Ça aurait été bien de me noyer dans le lac; qu’un pêcheur me trouve flottant, avec la tête dans l’eau et la chemise gonflée comme un ballon. Ou que personne ne me trouve, ainsi on économise la souffrance: Rose pense toujours que je suis un fils de pute et Cloé croit encore que je suis prêt à rentrer à la maison. Fin du livre et on recommence. «Décide, m’a dit Rose avec ce ton qui la rend sûre d’elle-même en me tendant les clés de la voiture alors que ma main tremblait”.

Encore mieux, tout pourrait se terminer avec une phrase comme “puis les années ont passé et ils vieillirent tous, le temps s’accumulait dans les rides de leurs visages et, un jour, le vieil homme est mort doucement, dans son fauteuil, une barre de chocolat moitié fondue dans la bouche”. Fin. Peut-être que tu n’aurais pas aimé ce final insipide; moi en revanche je n’ai pas besoin d’extravagances.

Mais la réalité est différente: maintenant tu fermeras le livre. Comme si tu m’enterrais vivant. L’auteur aurait pu, au moins, retirer le détail de me faire penser pendant que je me balade. Penser est fatigant, souvent inutile et des fois douloureux; je préfèrerais me limiter à chanter, comme elle. Mais je suppose que je devrais au moins lui être reconnaissant d’avoir écrit qu’aujourd’hui il faisait beau et que l’été approche. Cette même situation, une nuit d’hiver pluvieuse, serait insupportable.

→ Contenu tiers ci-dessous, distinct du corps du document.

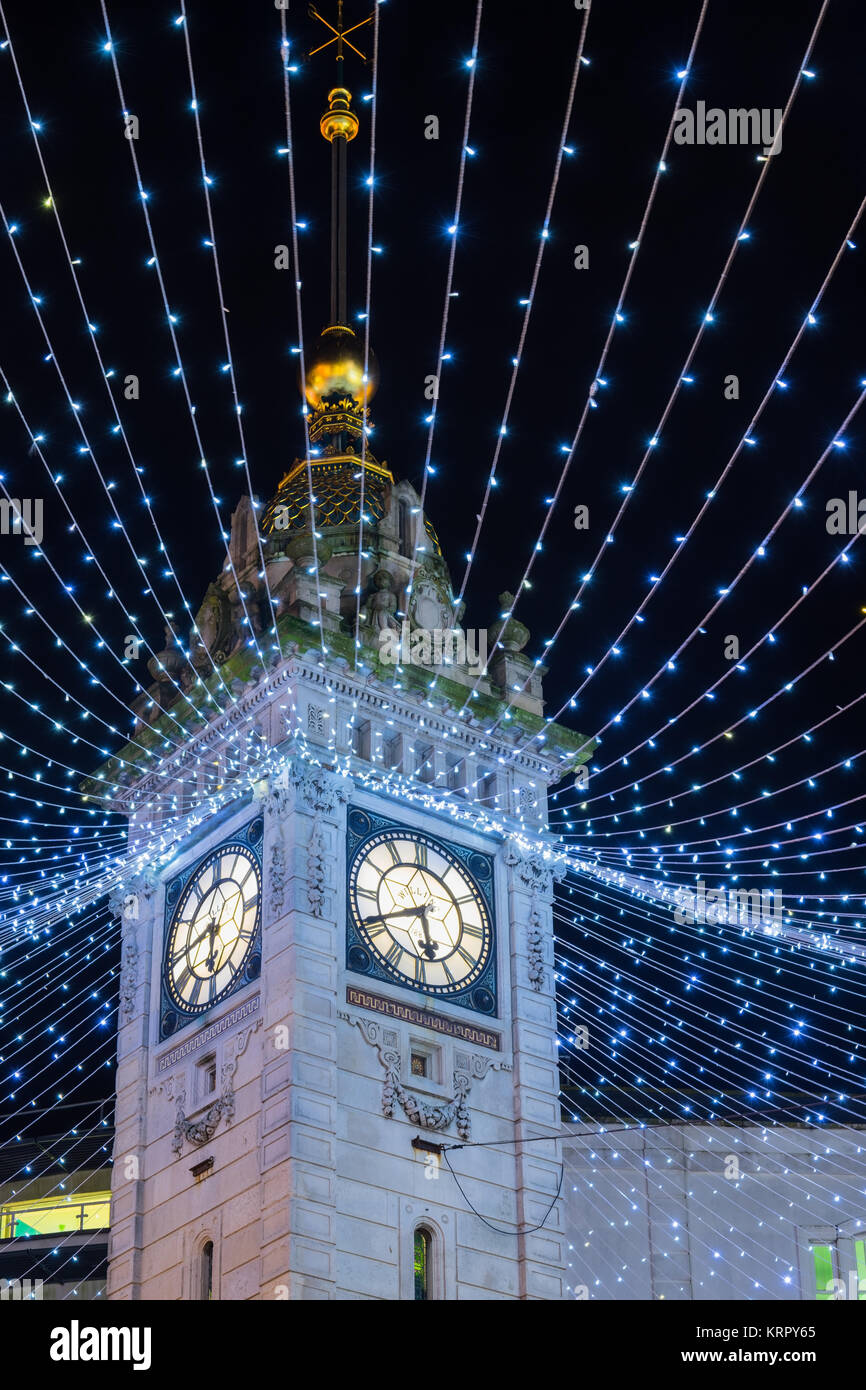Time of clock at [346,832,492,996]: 5:40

Attends! Tu fermes déjà? Non… reste un peu. Lis-moi plus. Tu ne veux pas relire le roman? Tu n’as pas assez aimé… écœurant, peut-être? C’est bon. Au moins tu m’as lu jusqu’ici. Je sais ce que tu vas faire et ce qui va arriver maintenant.

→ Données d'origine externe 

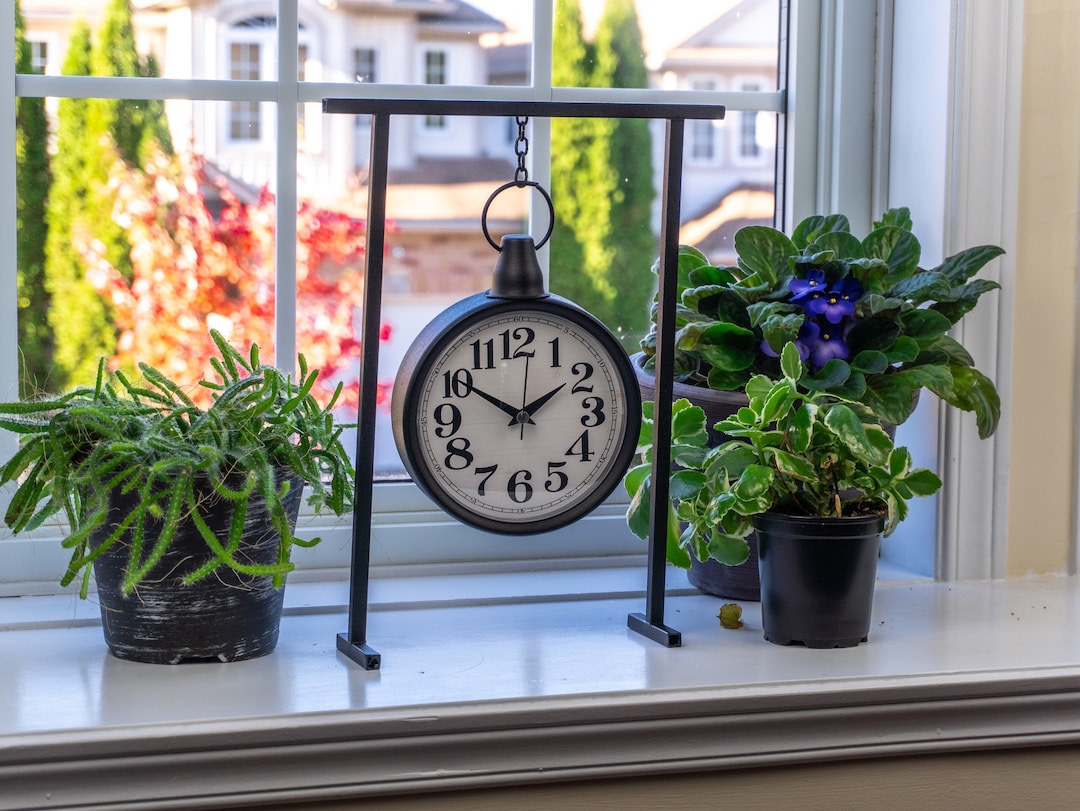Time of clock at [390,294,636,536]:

Tu n’es pas une mauvaise personne. Ne t’inquiète pas. Je vais te rendre les choses faciles, je sais accepter la défaite, maintenant peu importe, tellement j’en ai l’habitude. Je vais continuer à marcher tranquillement vers là-bas, par ce chemin. Je vais regarder l’horizon et avancerai lentement, ainsi, comme tu me vois. Je me joins les mains derrière le dos et réfléchis sur ma vie, le peu qu’il m’en reste, tout ce qui a été écrit, alors que j’attends le point final qui s’approche. Les herbes me chatouillent les chevilles, j’ai les chaussettes qui glissent à l’intérieur de mes chaussures, comme si elles avaient froid ou comme si les chaussures avaient faim, et j’ai arrêté de les remonter. Je regarde en l’air pour que la brise puisse me caresser le cou, et au passage voir le ciel bleu brillant au-dessus de moi. Seulement un nuage blanc, tellement blanc qu’il me fait plisser les yeux en une grimace, brise la couleur du ciel. Il a une forme très allongée, le nuage, et pourtant la texture arrondie. Bien qu’il ne change pas trop de forme, car le vent ne doit pas trop y souffler, il prend progressivement les contours d’un lapin géant, ou du moins, ce que je prends comme un lapin, car en fait la seule chose que je fais en lui cherchant une forme c’est de tenter de détourner mes pensées. Maintenant, je peux même voir un sillon ombragé qui lui fait de l’œil.